C. Psychological help

• Psychologist consultations: Consultations of a psychologist can help patients and their families cope with emotional difficulties associated with a hereditary disease.
• Support groups: Support groups allow patients and their families to communicate with other people faced with similar problems.
• Psychotherapy: Psychotherapy can help patients and their families change the negative thoughts and behavior associated with a hereditary disease.

VI. The future treatment of hereditary diseases

The future treatment of hereditary diseases looks promising. Studies in the field of genetic therapy, editing genes, the development of new drugs and improvement of diagnostic methods are ongoing.
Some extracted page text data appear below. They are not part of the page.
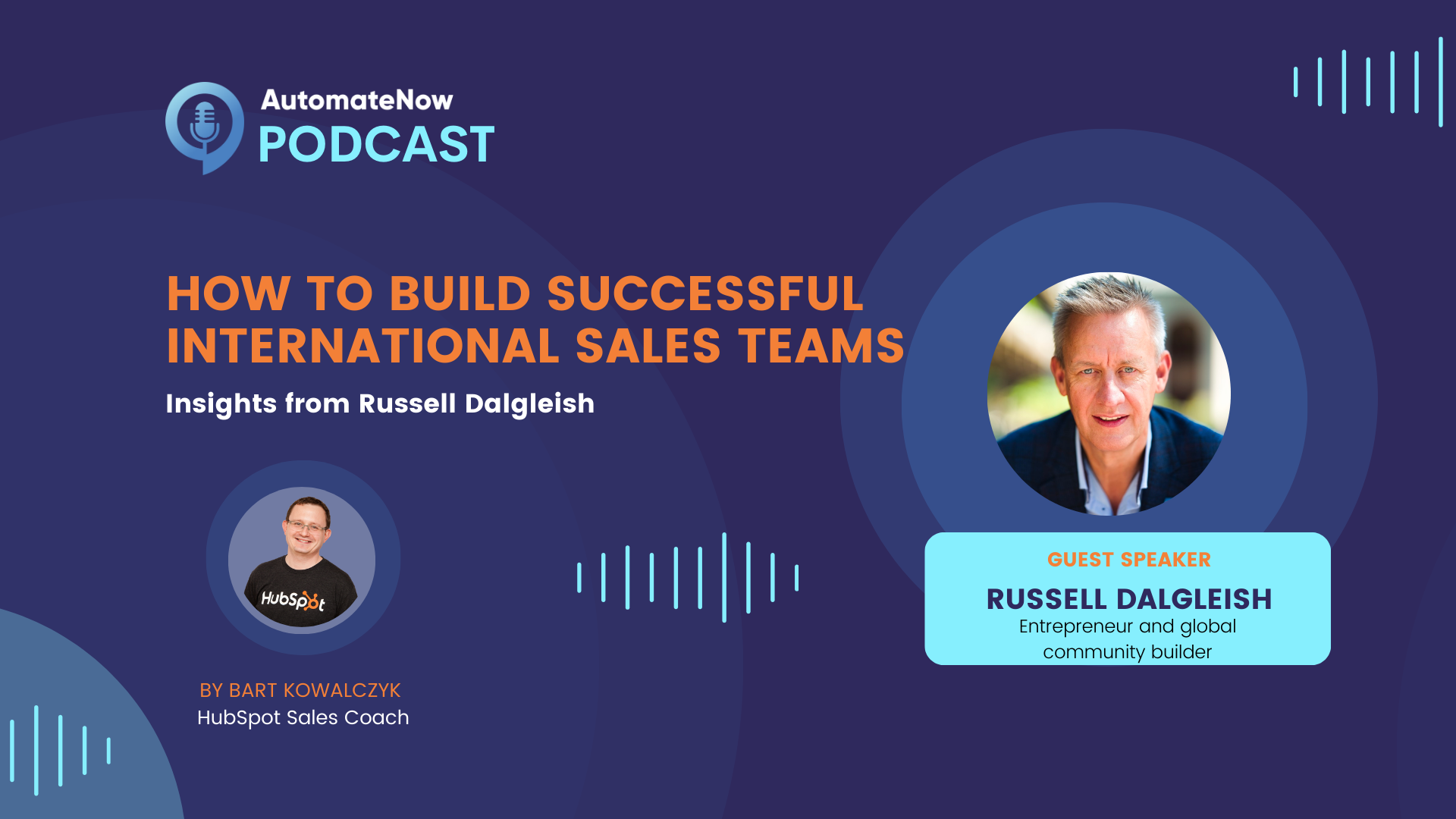 AutomateNow
PODCAST

HOW TO BUILD SUCCESSFUL INTERNATIONAL SALES TEAMS

Insights from Russell Dalgleish

HubSpot

BY BART KOWALCZYK
HubSpot Sales Coach

GUEST SPEAKER
RUSSELL DALGLEISH
Entrepreneur and global community builder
A. Gene therapy and editing genes

General therapy and editing of genes are promising methods of treating hereditary diseases that can allow to correct the genetic defect and cure the disease.

B. New drugs

The development of new drugs that can relieve symptoms, prevent complications and improve the quality of life of patients with hereditary diseases.
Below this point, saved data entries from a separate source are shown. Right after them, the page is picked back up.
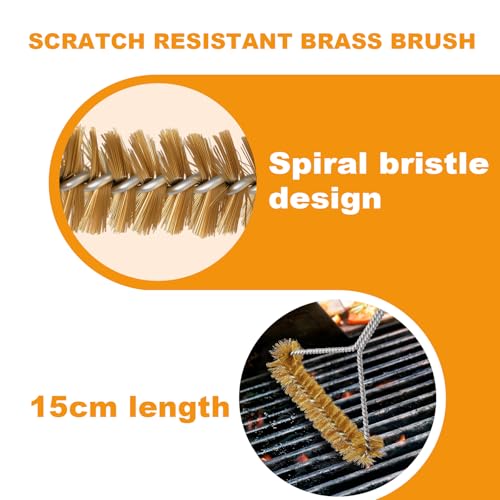 SCRATCH RESISTANT BRASS BRUSH

Spiral bristle design

15cm length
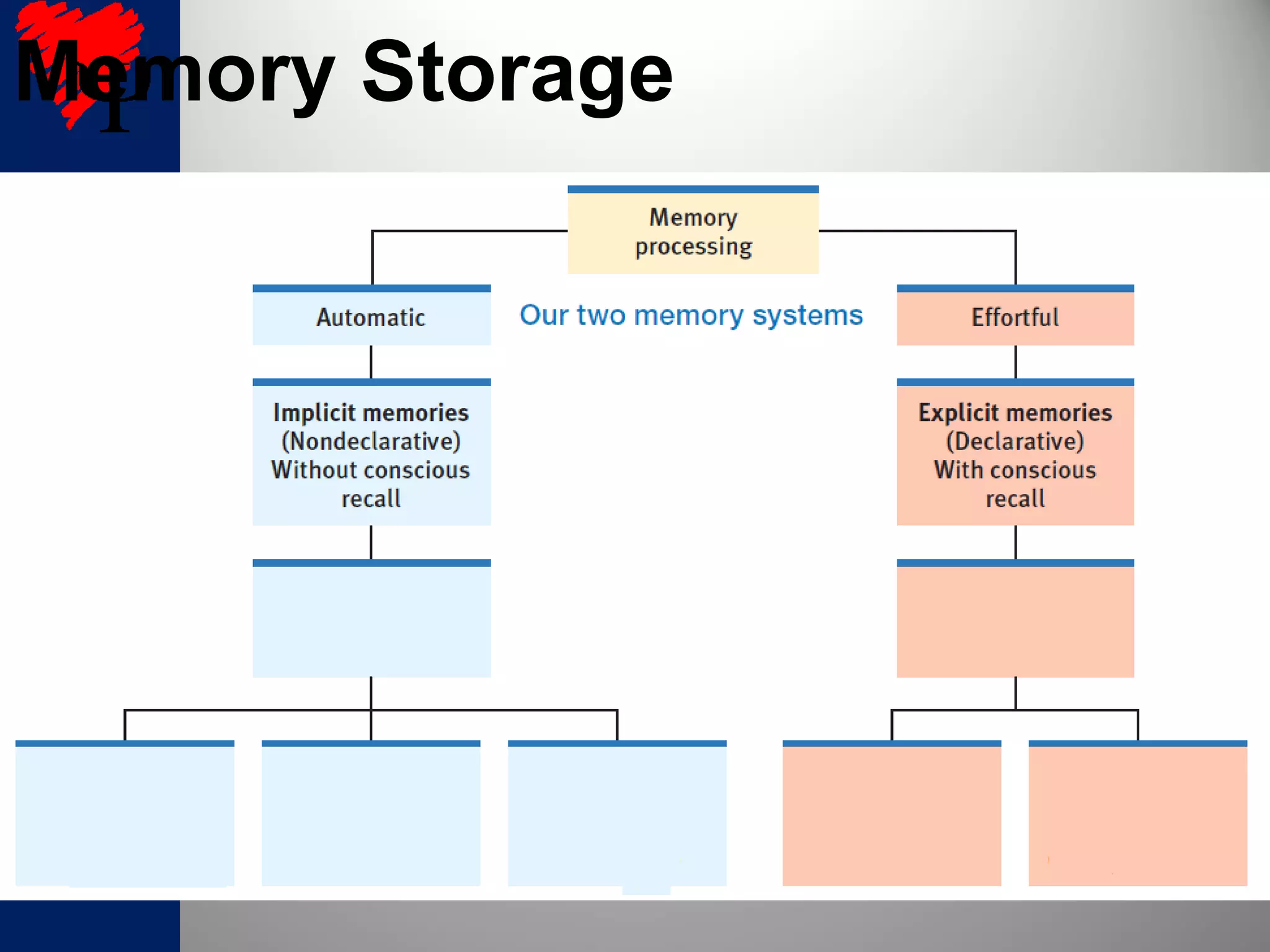 Memory Storage

Memory processing

Automatic

Our two memory systems

Effortful

Implicit memories (Nondeclarative) Without conscious recall

Explicit memories (Declarative) With conscious recall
C. Improvement of diagnostic methods

New diagnostic methods are being developed, which allow you to identify hereditary diseases in the early stages, which makes it possible to start treatment earlier and reduce the risk of complications.

D. Personalized medicine

Personalized medicine is an approach to treatment, which takes into account the individual genetic characteristics of each patient. This allows you to choose the most effective and safe treatment for each patient.

E. Ethical questions

The development of new technologies in the treatment of hereditary diseases poses ethical issues that must be taken into account.

• Accessibility of treatment: It is important that new methods of treating hereditary diseases are available to all patients, regardless of their financial situation.
• Safety: It is necessary to make sure that new methods of treating hereditary diseases are safe and do not cause serious side effects.
• Justice: It is necessary to ensure a fair distribution of resources aimed at the treatment of hereditary diseases.

Understanding of hereditary diseases and their impact on health is an important step towards improving the life of patients and their families. Thanks to progress in the field of genetics, diagnosis and treatment, the future of patients with hereditary diseases is becoming increasingly encouraging.